Think Ink was a black-and-white magazine Robert Ford, Trent Adkins, and Lawrence Warren launched in 1987 with the assistance of graphic designer Simone Bouyer.
“Fashioned as a black arts paper with a gay sensibility, Think Ink was an ambitious zine which cost my entire tax refund,” Ford recalled.
The voice of Think Ink is loud and varied embracing cultures and countercultures of thinkers male/female/black/white/straight/gay/etc. Think Ink is to transcend labels & to express reactions, opinions, ideas.
The cover of Think Ink’s “zero” issue featured artist Ken Hare styled (by Adkins) in a camp take on the 1970s television miniseries Roots.
Think Ink’s debut issue, published in November 1987, features a profile of the Kronos Quartet by contributing editor Gerry Fisher; a brief exploration of the emerging acid-house sound that Andre Halmon wrote for a house music column called Real Estate; and an interview with artist, poet, and DuSable Museum co-founder Dr.

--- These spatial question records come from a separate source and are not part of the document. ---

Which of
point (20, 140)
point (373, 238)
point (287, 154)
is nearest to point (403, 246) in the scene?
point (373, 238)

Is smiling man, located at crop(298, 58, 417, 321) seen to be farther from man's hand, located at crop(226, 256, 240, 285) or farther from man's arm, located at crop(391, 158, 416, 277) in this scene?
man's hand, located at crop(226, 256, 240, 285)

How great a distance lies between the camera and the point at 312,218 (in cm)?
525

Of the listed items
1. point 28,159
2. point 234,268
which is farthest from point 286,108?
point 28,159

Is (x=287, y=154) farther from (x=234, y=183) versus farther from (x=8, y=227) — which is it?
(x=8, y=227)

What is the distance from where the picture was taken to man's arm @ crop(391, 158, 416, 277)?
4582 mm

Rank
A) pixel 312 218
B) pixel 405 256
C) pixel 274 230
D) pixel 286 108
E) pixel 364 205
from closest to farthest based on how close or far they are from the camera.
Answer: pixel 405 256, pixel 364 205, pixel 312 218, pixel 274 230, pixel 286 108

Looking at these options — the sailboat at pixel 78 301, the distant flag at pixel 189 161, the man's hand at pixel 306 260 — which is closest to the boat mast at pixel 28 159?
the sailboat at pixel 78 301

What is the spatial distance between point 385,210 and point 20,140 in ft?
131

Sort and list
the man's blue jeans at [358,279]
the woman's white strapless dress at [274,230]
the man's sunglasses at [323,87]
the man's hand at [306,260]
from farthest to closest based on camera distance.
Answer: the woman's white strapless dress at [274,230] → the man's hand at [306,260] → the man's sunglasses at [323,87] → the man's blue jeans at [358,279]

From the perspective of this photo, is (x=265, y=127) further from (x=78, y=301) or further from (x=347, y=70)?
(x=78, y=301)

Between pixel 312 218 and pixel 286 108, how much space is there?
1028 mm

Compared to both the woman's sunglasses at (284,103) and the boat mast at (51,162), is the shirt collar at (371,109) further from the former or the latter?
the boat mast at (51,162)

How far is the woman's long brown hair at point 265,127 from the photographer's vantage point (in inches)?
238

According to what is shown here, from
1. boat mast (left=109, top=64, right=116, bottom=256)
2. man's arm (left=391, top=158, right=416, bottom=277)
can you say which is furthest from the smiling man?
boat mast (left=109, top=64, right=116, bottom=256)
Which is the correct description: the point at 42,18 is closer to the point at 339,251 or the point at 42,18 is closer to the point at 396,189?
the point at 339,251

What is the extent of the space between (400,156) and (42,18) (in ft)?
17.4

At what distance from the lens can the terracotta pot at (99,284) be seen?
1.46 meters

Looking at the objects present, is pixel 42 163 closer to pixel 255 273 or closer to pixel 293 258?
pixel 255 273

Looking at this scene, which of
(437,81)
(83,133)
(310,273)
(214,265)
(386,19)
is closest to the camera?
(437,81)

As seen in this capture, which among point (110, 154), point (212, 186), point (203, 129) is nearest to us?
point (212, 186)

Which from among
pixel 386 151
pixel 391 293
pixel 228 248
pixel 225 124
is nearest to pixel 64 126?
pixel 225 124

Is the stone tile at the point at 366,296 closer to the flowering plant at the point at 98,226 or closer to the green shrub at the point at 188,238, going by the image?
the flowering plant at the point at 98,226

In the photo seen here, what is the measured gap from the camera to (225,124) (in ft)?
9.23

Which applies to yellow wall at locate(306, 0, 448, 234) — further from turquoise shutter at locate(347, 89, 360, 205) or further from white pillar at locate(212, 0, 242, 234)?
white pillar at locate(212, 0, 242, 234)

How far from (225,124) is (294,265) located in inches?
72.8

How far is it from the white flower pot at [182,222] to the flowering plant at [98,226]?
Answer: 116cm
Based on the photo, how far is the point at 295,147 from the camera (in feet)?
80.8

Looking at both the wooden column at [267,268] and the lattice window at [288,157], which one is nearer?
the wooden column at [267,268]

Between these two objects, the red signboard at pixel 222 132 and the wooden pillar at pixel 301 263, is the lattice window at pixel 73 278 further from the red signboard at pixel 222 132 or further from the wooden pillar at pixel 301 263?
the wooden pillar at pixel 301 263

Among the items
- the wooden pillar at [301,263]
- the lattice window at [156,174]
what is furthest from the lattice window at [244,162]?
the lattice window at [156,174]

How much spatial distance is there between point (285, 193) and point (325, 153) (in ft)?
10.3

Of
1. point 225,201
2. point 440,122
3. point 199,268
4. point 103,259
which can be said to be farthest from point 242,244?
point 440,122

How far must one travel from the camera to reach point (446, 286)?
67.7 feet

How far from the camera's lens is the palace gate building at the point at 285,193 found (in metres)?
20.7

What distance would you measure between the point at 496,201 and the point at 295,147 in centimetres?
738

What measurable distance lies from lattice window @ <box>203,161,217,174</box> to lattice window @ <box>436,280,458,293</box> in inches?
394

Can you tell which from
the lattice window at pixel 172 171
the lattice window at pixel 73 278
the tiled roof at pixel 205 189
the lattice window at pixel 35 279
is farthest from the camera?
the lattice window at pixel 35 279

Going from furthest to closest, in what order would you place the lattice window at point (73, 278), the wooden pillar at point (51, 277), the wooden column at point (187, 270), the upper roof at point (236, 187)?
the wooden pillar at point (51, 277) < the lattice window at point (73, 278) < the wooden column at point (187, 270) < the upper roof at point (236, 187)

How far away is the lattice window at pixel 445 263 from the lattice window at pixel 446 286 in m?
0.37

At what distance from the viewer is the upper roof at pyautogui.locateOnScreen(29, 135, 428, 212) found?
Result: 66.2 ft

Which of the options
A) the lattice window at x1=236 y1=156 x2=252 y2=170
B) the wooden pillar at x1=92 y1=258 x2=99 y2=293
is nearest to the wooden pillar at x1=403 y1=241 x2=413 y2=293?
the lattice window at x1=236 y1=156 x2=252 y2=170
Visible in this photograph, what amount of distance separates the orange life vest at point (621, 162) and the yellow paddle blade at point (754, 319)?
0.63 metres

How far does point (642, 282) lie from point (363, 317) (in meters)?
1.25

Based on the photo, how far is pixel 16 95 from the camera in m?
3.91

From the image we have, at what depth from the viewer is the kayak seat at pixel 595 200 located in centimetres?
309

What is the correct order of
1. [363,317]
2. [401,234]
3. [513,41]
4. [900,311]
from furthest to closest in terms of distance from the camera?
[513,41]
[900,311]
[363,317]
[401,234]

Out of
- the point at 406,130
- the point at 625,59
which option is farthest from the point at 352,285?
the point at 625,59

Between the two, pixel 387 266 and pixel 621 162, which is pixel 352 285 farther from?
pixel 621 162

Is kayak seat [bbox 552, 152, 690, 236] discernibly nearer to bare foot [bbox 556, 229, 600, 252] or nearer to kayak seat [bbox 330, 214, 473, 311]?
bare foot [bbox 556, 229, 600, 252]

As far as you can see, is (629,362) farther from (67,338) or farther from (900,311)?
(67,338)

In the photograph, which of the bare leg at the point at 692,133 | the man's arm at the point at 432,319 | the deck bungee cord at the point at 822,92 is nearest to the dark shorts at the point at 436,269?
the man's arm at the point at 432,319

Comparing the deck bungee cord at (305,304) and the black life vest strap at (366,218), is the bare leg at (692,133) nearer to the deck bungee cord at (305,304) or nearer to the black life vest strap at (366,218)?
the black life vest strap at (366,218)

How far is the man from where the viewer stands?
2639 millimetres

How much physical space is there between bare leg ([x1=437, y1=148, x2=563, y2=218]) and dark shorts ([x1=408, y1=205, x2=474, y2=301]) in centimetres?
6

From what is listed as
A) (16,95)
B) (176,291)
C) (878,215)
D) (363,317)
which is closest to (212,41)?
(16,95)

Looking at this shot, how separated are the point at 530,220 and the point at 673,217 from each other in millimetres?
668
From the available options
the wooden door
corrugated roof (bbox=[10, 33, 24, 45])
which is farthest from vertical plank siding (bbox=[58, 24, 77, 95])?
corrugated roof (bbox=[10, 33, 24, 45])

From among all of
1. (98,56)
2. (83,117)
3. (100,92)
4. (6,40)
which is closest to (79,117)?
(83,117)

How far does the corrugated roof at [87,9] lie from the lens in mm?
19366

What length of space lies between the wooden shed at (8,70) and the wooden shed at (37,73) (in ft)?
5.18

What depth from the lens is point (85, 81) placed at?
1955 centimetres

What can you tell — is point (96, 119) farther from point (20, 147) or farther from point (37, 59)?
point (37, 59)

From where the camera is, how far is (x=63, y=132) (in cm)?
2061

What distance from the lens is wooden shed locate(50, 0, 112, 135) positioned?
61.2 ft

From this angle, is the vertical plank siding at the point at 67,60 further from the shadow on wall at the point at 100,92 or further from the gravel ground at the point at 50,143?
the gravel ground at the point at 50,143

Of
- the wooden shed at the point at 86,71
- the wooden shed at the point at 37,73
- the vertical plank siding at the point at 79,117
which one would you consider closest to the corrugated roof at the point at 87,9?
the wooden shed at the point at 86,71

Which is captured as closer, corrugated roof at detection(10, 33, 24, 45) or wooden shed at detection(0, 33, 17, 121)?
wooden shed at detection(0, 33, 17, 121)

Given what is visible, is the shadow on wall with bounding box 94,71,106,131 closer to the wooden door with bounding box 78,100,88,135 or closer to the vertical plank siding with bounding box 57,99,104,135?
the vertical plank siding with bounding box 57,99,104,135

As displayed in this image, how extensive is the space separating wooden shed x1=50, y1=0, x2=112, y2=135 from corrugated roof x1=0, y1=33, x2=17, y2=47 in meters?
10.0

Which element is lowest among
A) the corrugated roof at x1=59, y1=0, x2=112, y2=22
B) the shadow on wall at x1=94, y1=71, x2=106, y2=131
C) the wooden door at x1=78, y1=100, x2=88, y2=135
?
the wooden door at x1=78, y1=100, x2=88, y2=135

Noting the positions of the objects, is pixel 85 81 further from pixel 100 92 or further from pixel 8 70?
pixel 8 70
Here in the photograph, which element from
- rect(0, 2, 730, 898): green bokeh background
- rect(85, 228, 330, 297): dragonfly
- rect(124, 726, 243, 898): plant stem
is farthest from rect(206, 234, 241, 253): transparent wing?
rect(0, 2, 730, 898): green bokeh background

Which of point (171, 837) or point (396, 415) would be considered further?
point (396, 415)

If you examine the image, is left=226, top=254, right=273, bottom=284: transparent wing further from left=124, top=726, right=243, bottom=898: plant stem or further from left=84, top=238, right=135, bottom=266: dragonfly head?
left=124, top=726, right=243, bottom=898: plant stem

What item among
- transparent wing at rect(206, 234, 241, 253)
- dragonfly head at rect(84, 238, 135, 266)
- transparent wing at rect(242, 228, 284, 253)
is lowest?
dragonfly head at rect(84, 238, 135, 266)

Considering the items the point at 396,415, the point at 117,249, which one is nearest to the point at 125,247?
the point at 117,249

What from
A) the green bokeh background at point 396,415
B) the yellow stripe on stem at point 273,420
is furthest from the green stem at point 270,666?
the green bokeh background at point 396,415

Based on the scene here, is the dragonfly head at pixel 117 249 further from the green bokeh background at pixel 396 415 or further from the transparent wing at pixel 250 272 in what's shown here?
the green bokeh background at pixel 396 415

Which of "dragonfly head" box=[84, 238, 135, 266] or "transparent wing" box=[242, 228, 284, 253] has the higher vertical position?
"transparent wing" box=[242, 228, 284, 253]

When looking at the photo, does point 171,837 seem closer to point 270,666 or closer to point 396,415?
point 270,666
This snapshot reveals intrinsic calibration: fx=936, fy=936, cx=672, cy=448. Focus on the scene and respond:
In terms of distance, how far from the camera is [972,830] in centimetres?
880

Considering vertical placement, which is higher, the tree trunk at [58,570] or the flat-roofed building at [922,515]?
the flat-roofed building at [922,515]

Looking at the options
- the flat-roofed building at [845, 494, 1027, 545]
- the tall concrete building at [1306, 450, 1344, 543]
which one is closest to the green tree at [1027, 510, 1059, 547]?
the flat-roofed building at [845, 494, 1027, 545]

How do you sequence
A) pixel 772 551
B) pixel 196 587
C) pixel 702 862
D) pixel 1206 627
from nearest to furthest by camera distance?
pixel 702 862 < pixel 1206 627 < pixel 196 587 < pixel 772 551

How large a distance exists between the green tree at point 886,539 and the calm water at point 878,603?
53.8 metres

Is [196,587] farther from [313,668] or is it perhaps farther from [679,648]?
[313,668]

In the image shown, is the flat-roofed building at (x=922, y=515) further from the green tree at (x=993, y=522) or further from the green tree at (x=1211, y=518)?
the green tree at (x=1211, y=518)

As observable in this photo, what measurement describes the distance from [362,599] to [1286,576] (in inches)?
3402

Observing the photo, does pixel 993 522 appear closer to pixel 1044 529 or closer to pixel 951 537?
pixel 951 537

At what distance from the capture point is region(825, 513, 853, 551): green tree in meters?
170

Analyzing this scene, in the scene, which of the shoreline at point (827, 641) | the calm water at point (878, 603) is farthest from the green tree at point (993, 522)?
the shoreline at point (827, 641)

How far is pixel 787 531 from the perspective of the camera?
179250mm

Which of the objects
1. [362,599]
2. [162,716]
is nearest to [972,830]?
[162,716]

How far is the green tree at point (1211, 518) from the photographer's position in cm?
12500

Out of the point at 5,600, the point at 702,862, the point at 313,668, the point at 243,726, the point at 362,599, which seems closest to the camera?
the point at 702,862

Margaret Burroughs, conducted by Ford, Adkins, and Warren.
On the cover of Think Ink’s second, and last issue, published in Spring 1988, model Aisha Mays is dressed as a flapper in a photograph by Ernest Collins that evokes both the Jazz Age and the voguing scene of the 80s, bringing together different instances of cutting-edge glamour in African American culture.
Think Ink’s tag line was “participatory enlightenment.” Its print run of 10,000 was hugely ambitious for a new free publication. After the second issue hit the streets in spring 1988, Ford decided to call it a day. He shared in an interview that, “…it never made any money, but it was a learning process. It got me to dive in and get my hands dirty. I learned a lot about putting out a magazine.”